* _Zu lösende Aufgaben_:
A – Beantworte anhand des Textauszugs diese Fragen:
(i) Welches Modell nennt Ergon_Bike die neueste Entwicklung der Firma?
(ii) Welcher Adapter fehlt allen früheren Modellen?
(iii) An welchem Datum hat Ergon_Bike den Beitrag geschrieben?
B – Aktualisiere den Textauszug von "In diesem Fall" bis hinunter zu "diese Erläuterung reicht." und setze dabei "Gussmodell" an die Stelle von "Werkzeug".

* _Textauszug_:

————————

In diesem Fall ist das halt daneben, sorry. Weil, wie von Ergon geschrieben, der Herren-Sattel halt später herauskam. Da jetzt direkt Sexismus zu unterstellen hat nichts mehr mit Kritik zu tun.


----------



## Ergon_Bike (21. Mai 2019)

"Sexistisch" nicht...eher nicht stringent, @IndianaWalross .  

Aber genau wie @schmitr3 richtig erwähnt hat, ist der SM Men unsere neuste Entwicklung und vor diesem Hintergrund sind alle vorangehenden Modelle entsprechend ohne Topeak QuickClick Adapter/Funktion. Verständlich dürfte sein, dass ein kleiner Hersteller wie wir nicht parallel alle Produktionsschienen umstellen kann, was jedesmal ein neues Werkzeug/eine neue Form bedeutet etc. pp.. Dies ist mit hohen Kosten verbunden, die irgendwie abgefedert werden müssen. Genauere Interna werde ich hier aber nicht zum Besten geben und ich hoffe diese Erläuterung reicht.
Wir versuchen im Laufe/Zuge der Weiterentwicklung diesen Punkt mit einfließen zu lassen. 



IndianaWalross schrieb:


> Klar kann man jedwede Kritik auch im Keim ersticken und nur Lobeshymnen zulassen, wirft dann aber kein gutes Licht auf denjenigen welchen...



Das will ja keiner, sondern wir freuen uns über jedes Feedback, dass wir bekommen. Bike (und auch allen anderen) Hersteller sind vor dem Hintergrund der Produktweiterentwicklung auf konstruktives Feedback der Endkunden angewiesen. Das wird sich auch nicht ändern.




IndianaWalross schrieb:


> , jetzt bitte noch eine gescheite Damenbib dazu ins Programm aufnehmen



Eine was? 




IndianaWalross schrieb:


> Der erste Sattel, mit dem ich stundenlang ohne einschlafende Genitalien fahren kann nach Jahren der Quälerei auf zig anderen Satteln diverser Firmen!



Danke für die Lobeshymne. Das hören wir immer gerne.

————————

* _Gezeigte Daten_:

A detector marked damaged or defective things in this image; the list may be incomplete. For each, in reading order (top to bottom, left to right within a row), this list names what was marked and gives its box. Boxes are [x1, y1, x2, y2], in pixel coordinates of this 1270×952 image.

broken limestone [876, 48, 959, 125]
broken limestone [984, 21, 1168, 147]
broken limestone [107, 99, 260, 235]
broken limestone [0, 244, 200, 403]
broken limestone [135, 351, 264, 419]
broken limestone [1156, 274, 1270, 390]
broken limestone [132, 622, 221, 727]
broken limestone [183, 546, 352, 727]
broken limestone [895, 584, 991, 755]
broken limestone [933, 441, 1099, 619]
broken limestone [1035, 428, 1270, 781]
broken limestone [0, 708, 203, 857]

————————

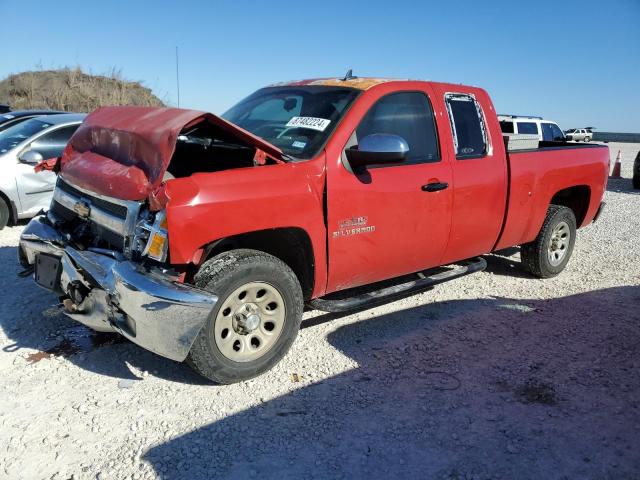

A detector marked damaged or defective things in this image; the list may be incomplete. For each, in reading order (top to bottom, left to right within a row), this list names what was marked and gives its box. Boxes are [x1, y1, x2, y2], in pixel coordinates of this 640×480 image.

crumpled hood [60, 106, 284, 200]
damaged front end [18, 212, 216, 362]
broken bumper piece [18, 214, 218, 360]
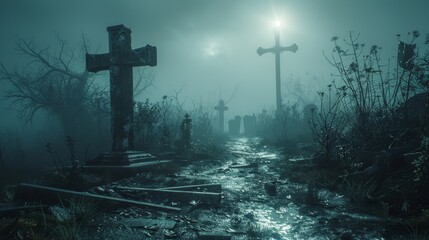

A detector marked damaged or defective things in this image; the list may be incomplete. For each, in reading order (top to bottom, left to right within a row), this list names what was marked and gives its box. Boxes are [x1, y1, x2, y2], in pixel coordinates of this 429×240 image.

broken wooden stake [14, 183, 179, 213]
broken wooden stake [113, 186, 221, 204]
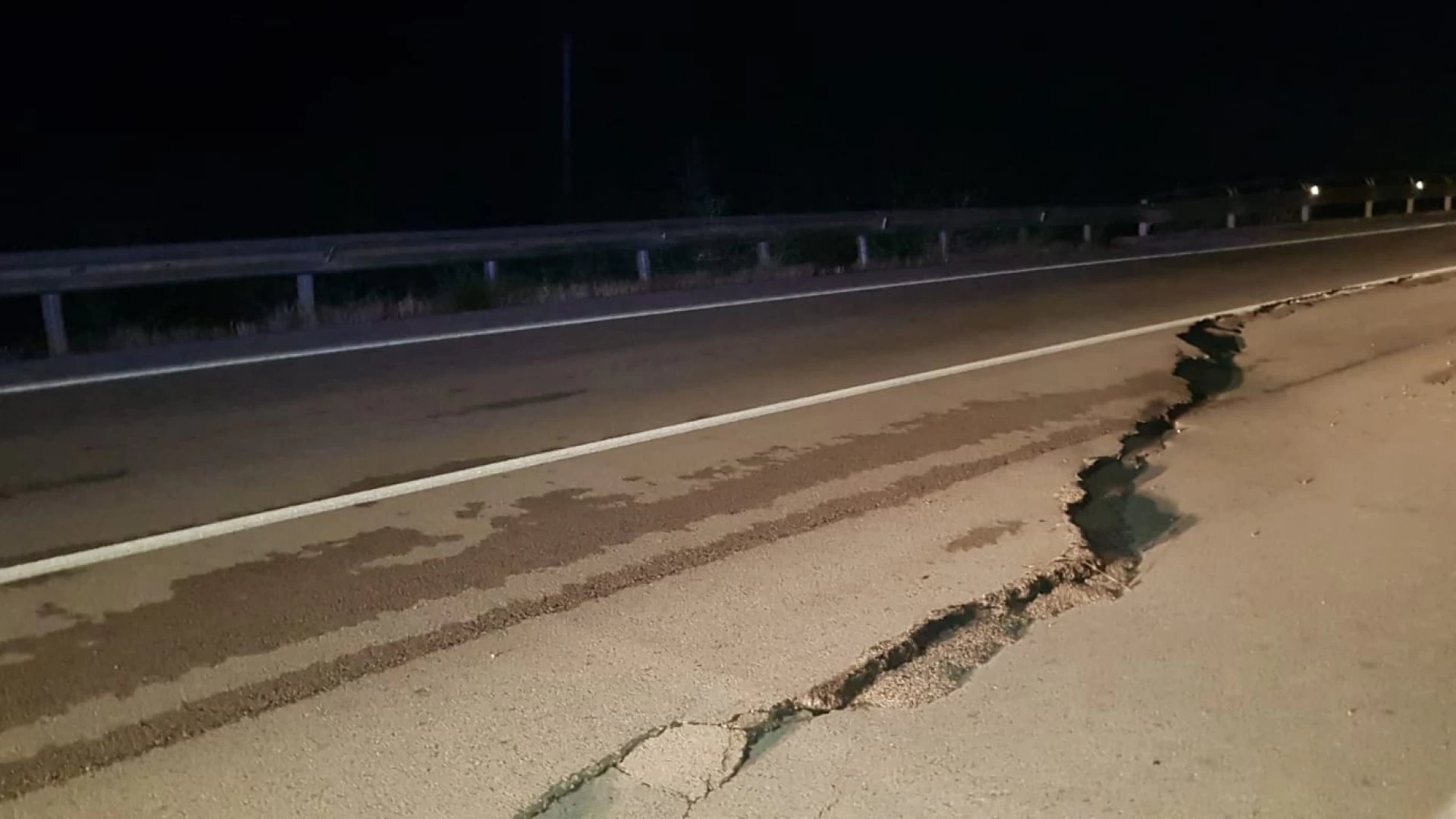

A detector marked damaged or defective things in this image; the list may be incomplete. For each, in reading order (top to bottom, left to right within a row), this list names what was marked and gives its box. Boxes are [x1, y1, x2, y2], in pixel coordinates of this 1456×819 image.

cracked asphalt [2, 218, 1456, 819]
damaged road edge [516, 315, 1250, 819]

————————

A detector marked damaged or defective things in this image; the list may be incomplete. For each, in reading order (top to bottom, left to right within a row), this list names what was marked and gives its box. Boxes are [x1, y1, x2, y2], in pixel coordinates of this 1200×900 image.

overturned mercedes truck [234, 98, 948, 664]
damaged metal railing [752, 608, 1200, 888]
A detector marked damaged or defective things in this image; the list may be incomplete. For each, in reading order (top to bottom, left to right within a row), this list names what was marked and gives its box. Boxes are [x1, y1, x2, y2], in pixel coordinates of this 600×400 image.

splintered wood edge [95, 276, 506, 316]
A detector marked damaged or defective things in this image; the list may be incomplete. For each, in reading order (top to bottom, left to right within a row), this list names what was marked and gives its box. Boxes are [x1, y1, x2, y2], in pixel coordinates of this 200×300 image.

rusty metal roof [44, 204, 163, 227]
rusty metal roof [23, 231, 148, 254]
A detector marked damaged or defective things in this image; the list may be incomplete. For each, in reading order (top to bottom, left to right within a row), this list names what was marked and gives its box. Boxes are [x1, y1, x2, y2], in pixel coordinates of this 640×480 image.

————————

* _Die Lösungen_:
A –
(i) Den SM Men.
(ii) Der Topeak QuickClick Adapter.
(iii) Am 21. Mai 2019.

B –
In diesem Fall ist das halt daneben, sorry. Weil, wie von Ergon geschrieben, der Herren-Sattel halt später herauskam. Da jetzt direkt Sexismus zu unterstellen hat nichts mehr mit Kritik zu tun.


----------



## Ergon_Bike (21. Mai 2019)

"Sexistisch" nicht...eher nicht stringent, @IndianaWalross .  

Aber genau wie @schmitr3 richtig erwähnt hat, ist der SM Men unsere neuste Entwicklung und vor diesem Hintergrund sind alle vorangehenden Modelle entsprechend ohne Topeak QuickClick Adapter/Funktion. Verständlich dürfte sein, dass ein kleiner Hersteller wie wir nicht parallel alle Produktionsschienen umstellen kann, was jedesmal ein neues Gussmodell/eine neue Form bedeutet etc. pp.. Dies ist mit hohen Kosten verbunden, die irgendwie abgefedert werden müssen. Genauere Interna werde ich hier aber nicht zum Besten geben und ich hoffe diese Erläuterung reicht.